What is a "Comics Community"?

Jan 20 2024

I’ve been rereading my prospectus to pull out some ideas for blog posts. My thought was that if I do little bits-and-bats of writing, eventually they’ll build up into, you know, big writing, more or less. Anyway, I’ve been re-reading it since I had to go through it for the December episode of Drawing a Dialogue and thinking about it and our interview with Emma one of the things I’m circling around is what-is-community-anyway. Who’s comics community is it anyway. So on.

“Community” is central in my prospectus, or I guess I also say like, network, counterpublic, you know, various words to try and look at the different ways groups of people relate to each other socially. When I asked Emma if she thought there was a trans community in comics, she said:

"That's interesting, because in the independent comic scene, I would say like, every year it feels like there's certainly more trans cartoonists contributing work to like, the body of independent comics, but. I don't know if really. I've seen a really concrete community around it, like sometimes you'll see it with a certain micro press or something. […] Yeah, it's interesting because I don't necessarily feel like the independent comics community is a, a community per se […] You have a group of friends and there are people you know and like. You meet friends of friends. But a lot of the times it's not like we are all centered around this one specific like group or organization.”

This has stuck with me, because it poses an interesting difference in the way I was thinking about community when I asked that and how Emma was. And community does feel like one of those words that gets used in nine thousand different ways, right? In my prospectus, I’m thinking of “community” as a network of queer/trans people who read each others work/share/trade/buy/distribute etc. So for instance, I make a comic, Diskette Press run by Carta Monir publishes it, Diskette puts it on their table at a show, and so do I, and oh, Radiator Comics distributes for Diskette, so Radiator also puts it on their table, and so that text is moving through three different processes - the artist, the publisher, and a distributor - to more or less the same audience (people at the show). So there’s a physical connection between these three entities. Or like, at SPX 2023, my partner and I shared a table with our friend Rosemary Valero O’Connell, who had a book by her friend Ezra on our table too. So even though Ezra wasn’t there, his work was being moved through our network by being on our table and so forth. I think that’s why I find the show space so interesting, because the physical presence of a book on a table is like…a map, right, of these relationships, which can be personal/intimate or business or whatever.

So what makes a community then? In their introduction to the section “Queer in Common” in The LGBTQ+ Comic Studies Reader, editors Alison Halsall and Jonathan Warren say:

We should not forget to acknowledge the affirmative and rallying effect of queer comics simply greeting their readers as queer citizens together. By addressing and thereby helping to assemble their implied audience, LGBTQ+ comics establish a sense of readers’ shared affinity.

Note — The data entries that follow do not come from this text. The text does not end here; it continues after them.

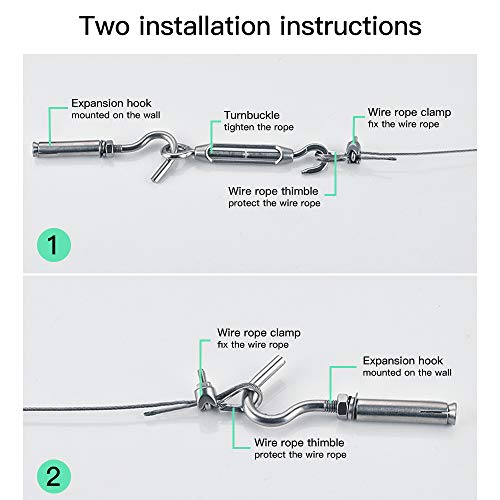 Two installation instructions

Expansion hook
mounted on the wall

Turnbuckle
tighten the rope

Wire rope clamp
fix the wire rope

Wire rope thimble
protect the wire rope

1

Wire rope clamp
fix the wire rope

Expansion hook
mounted on the wall

Wire rope thimble
protect the wire rope

2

Their community-promoting function….

Suggesting that at least one form of comics community is queer readers and (presumably) authors, or at least texts (another interesting idea: as a comic can be queer, let’s say, regardless of whether the creator is, can a community be a queer person or persons and a text they identify as queer?) They also point to Darieck Scott and Ramzi Fawaz’s critical introductory essay “Queer about Comics” (2018), wherein they suggest that comics status as a “marginal” medium—a perceived outsider medium, that is—“thus hails counterpublics,” a .. well, to come back to the word, community that is aware of its’ subordinate, outsider status within a larger public/community. Honestly, I’m not really interested in the comics-itself-as-marginalized thing, I think that’s quite an oversimplification, so I’m not going to spend time with that idea right now, with apologies for Scott and Fawaz. But this does get me back to community/counterpublics situated around the text - important to Michael Warner’s formulation, publics and counterpublics are formed through circulation of ideas/media/rhetoric, that is, texts, in the broadest sense of the world.

Anyway, I’m starting to meander and I need to re-read Publics and Counterpublics before I get any further. To get back to the point - Emma’s opinion and mine - it’s more like - okay, how do you put yourself in community, right? Are all trans cartoonists automatically in community—if you define community as “shared gender status” and “shared creative output” then yeah, absolutely. Does that, in the practical sense, mean anything? That I don’t know. So it’s probably less about the theory and more the function. When I think of the artists I’d put myself in community with, the functionality is: I know them, I know we pull from a similar lineage of work, I know we engage in similar or shared production. Other self-published or zine artists. Other trans artists who engage with transness politically. Which is along the lines of what Emma said, being centered around a group or organization, though I wouldn’t necessarily think of a formally existing group as a requisite.

There’s more to dig in to here, but I’m sleepy now.